◆ Activity: Each record below is to be set down again precisely.

◆ Records for this exercise:

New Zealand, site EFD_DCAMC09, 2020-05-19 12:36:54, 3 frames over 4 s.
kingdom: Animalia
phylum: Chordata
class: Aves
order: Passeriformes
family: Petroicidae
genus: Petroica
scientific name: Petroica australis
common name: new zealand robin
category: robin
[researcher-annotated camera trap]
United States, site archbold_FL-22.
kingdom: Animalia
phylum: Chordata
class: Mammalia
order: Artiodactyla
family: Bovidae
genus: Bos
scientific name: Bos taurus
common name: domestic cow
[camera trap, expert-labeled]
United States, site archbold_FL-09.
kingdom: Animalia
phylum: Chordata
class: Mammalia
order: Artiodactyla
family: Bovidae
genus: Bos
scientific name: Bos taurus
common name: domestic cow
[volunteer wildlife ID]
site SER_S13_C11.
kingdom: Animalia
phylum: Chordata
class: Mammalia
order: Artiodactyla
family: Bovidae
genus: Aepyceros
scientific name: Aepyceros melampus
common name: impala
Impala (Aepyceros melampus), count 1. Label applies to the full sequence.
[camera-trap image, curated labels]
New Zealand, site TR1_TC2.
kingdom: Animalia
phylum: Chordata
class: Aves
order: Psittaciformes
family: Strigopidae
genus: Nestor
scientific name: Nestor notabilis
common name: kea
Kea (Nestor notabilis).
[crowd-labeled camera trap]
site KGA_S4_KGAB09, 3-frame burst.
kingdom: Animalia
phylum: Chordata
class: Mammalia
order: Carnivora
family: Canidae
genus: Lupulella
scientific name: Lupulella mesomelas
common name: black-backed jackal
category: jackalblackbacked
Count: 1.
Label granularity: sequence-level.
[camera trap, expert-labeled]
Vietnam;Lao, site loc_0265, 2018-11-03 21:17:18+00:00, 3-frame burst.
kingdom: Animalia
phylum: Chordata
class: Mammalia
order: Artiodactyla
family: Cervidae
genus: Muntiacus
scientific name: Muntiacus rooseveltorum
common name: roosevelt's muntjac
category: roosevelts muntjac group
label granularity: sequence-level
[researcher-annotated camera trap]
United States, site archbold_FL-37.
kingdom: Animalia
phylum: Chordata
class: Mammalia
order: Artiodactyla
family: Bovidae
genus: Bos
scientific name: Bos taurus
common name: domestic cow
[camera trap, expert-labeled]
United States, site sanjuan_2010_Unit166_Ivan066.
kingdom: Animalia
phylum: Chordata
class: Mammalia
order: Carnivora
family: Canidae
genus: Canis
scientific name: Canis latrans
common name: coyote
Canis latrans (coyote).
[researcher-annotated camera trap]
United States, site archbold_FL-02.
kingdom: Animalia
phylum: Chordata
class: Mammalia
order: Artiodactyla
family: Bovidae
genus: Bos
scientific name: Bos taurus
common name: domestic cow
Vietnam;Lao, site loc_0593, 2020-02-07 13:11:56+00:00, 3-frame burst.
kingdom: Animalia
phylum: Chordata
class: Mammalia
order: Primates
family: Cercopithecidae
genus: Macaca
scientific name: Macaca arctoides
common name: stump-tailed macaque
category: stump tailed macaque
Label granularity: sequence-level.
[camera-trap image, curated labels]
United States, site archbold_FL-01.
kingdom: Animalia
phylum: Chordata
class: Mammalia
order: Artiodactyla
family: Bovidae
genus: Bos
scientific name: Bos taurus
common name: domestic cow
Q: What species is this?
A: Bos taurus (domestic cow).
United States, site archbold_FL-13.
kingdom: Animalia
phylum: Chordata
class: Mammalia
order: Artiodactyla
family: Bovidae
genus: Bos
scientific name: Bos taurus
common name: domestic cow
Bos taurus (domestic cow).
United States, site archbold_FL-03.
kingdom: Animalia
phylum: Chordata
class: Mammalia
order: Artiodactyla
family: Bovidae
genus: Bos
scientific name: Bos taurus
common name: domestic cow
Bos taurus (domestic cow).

◆ Worked solution:
New Zealand, site EFD_DCAMC09, 2020-05-19 12:36:54, 3 frames over 4 s.
kingdom: Animalia
phylum: Chordata
class: Aves
order: Passeriformes
family: Petroicidae
genus: Petroica
scientific name: Petroica australis
common name: new zealand robin
category: robin
[researcher-annotated camera trap]
United States, site archbold_FL-22.
kingdom: Animalia
phylum: Chordata
class: Mammalia
order: Artiodactyla
family: Bovidae
genus: Bos
scientific name: Bos taurus
common name: domestic cow
[camera trap, expert-labeled]
United States, site archbold_FL-09.
kingdom: Animalia
phylum: Chordata
class: Mammalia
order: Artiodactyla
family: Bovidae
genus: Bos
scientific name: Bos taurus
common name: domestic cow
[volunteer wildlife ID]
site SER_S13_C11.
kingdom: Animalia
phylum: Chordata
class: Mammalia
order: Artiodactyla
family: Bovidae
genus: Aepyceros
scientific name: Aepyceros melampus
common name: impala
Impala (Aepyceros melampus), count 1. Label applies to the full sequence.
[camera-trap image, curated labels]
New Zealand, site TR1_TC2.
kingdom: Animalia
phylum: Chordata
class: Aves
order: Psittaciformes
family: Strigopidae
genus: Nestor
scientific name: Nestor notabilis
common name: kea
Kea (Nestor notabilis).
[crowd-labeled camera trap]
site KGA_S4_KGAB09, 3-frame burst.
kingdom: Animalia
phylum: Chordata
class: Mammalia
order: Carnivora
family: Canidae
genus: Lupulella
scientific name: Lupulella mesomelas
common name: black-backed jackal
category: jackalblackbacked
Count: 1.
Label granularity: sequence-level.
[camera trap, expert-labeled]
Vietnam;Lao, site loc_0265, 2018-11-03 21:17:18+00:00, 3-frame burst.
kingdom: Animalia
phylum: Chordata
class: Mammalia
order: Artiodactyla
family: Cervidae
genus: Muntiacus
scientific name: Muntiacus rooseveltorum
common name: roosevelt's muntjac
category: roosevelts muntjac group
label granularity: sequence-level
[researcher-annotated camera trap]
United States, site archbold_FL-37.
kingdom: Animalia
phylum: Chordata
class: Mammalia
order: Artiodactyla
family: Bovidae
genus: Bos
scientific name: Bos taurus
common name: domestic cow
[camera trap, expert-labeled]
United States, site sanjuan_2010_Unit166_Ivan066.
kingdom: Animalia
phylum: Chordata
class: Mammalia
order: Carnivora
family: Canidae
genus: Canis
scientific name: Canis latrans
common name: coyote
Canis latrans (coyote).
[researcher-annotated camera trap]
United States, site archbold_FL-02.
kingdom: Animalia
phylum: Chordata
class: Mammalia
order: Artiodactyla
family: Bovidae
genus: Bos
scientific name: Bos taurus
common name: domestic cow
Vietnam;Lao, site loc_0593, 2020-02-07 13:11:56+00:00, 3-frame burst.
kingdom: Animalia
phylum: Chordata
class: Mammalia
order: Primates
family: Cercopithecidae
genus: Macaca
scientific name: Macaca arctoides
common name: stump-tailed macaque
category: stump tailed macaque
Label granularity: sequence-level.
[camera-trap image, curated labels]
United States, site archbold_FL-01.
kingdom: Animalia
phylum: Chordata
class: Mammalia
order: Artiodactyla
family: Bovidae
genus: Bos
scientific name: Bos taurus
common name: domestic cow
Q: What species is this?
A: Bos taurus (domestic cow).
United States, site archbold_FL-13.
kingdom: Animalia
phylum: Chordata
class: Mammalia
order: Artiodactyla
family: Bovidae
genus: Bos
scientific name: Bos taurus
common name: domestic cow
Bos taurus (domestic cow).
United States, site archbold_FL-03.
kingdom: Animalia
phylum: Chordata
class: Mammalia
order: Artiodactyla
family: Bovidae
genus: Bos
scientific name: Bos taurus
common name: domestic cow
Bos taurus (domestic cow).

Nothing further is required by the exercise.